In July 2019, members of the workforce at Aveanna Healthcare were targeted with more than 600 phishing emails from an unknown source, attempting to trick the recipients into disclosing login credentials and other sensitive information. Many of the phishing emails were successful – enabling hackers to access the Protected Health Information (PHI) of 166,077 clients, including approximately 4,000 residents of Massachusetts.
The data breach was discovered by Aveanna Healthcare on August 24, 2019, but not notified to HHS’ Office for Civil Rights until February 2020. Despite the number of records involved and the delay in notification, OCR accepted the pediatric home care provider’s assurances that measures were being implemented to strengthen its technical safeguards and reduce its workforce’s susceptibility to phishing emails.

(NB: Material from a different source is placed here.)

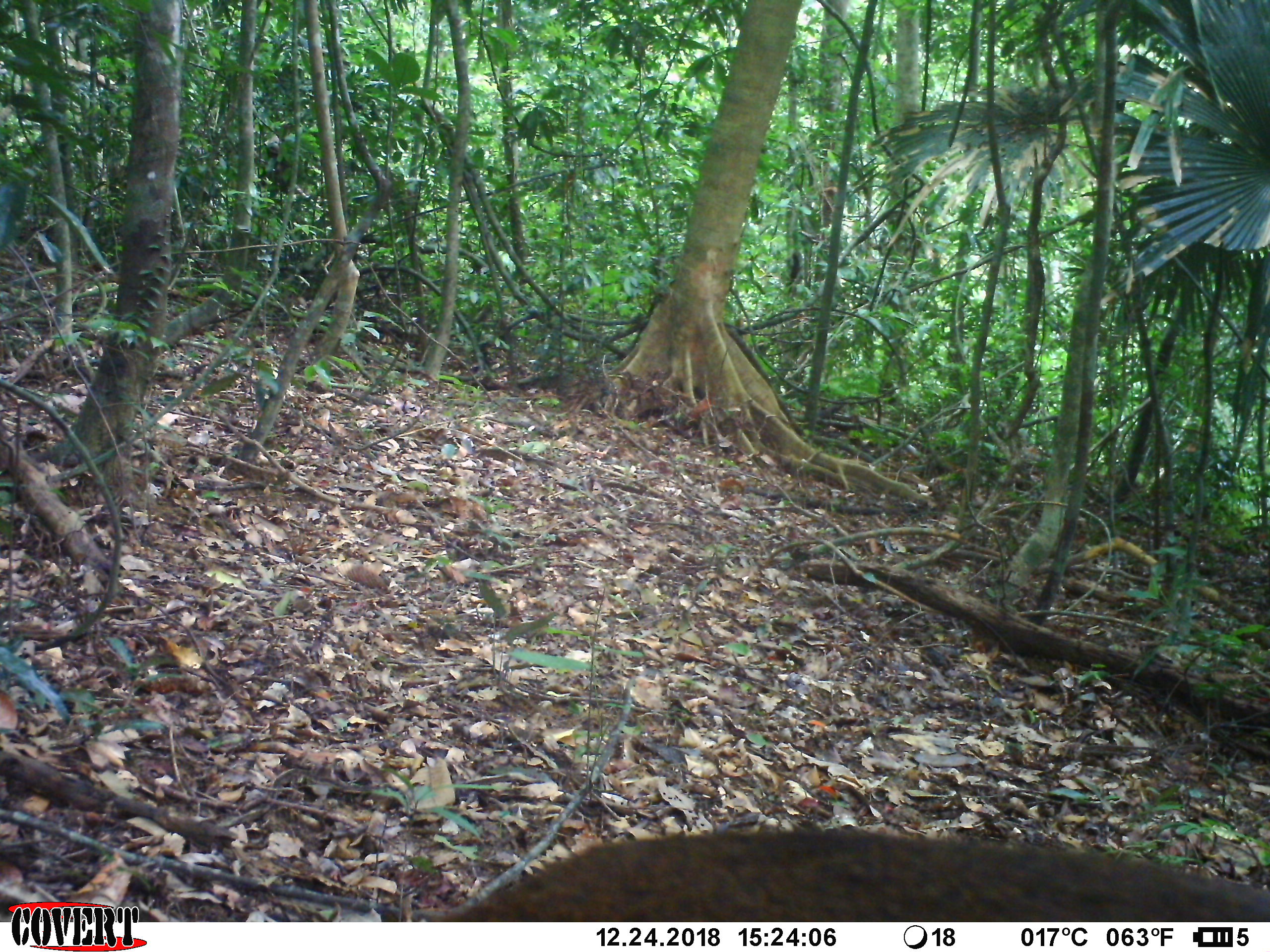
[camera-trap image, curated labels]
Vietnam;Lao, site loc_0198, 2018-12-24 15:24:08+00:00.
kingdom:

However, the Office of the Massachusetts Attorney General was not so accepting of the pediatric home care provider’s assurances, and – exercising its HITECH Act rights to investigate potential violations of HIPAA – determined that Aveanna Healthcare was aware that its security systems were inadequate prior to the phishing attacks, but failed to implement appropriate measures or train its workforce to resist the attacks.
Consent Judgement includes Phishing Training Conditions
Having found that Aveanna Healthcare’s security program did not meet the minimum HIPAA compliance requirements or the Standards for the Protection of Personal Information of Residents of the Commonwealth of Massachusetts (201 CMR 17.00), the Office of the Massachusetts Attorney General brough a civil action against Aveanna Healthcare which was settled for $425,000 without an admission of liability or culpability.
As part of the consent judgement, Aveanna Healthcare must comply with a corrective action plan that requires the company to reduce workforce susceptibility to phishing via two-factor authentication and security awareness training. Training must be provided to all members of the workforce within sixty days and annually thereafter. Any workforce member that does not attest to having received phishing training is to have their access to PHI rescinded.
The corrective action plan will be in force for a minimum of four years, during which time Aveanna Healthcare will undergo annual assessments of its compliance with the consent judgement. If any violation of the consent agreement is not cured within 90 days of being provided notice of the violation, Aveanna Healthcare may face further civil monetary penalties or an extension of the corrective action plan.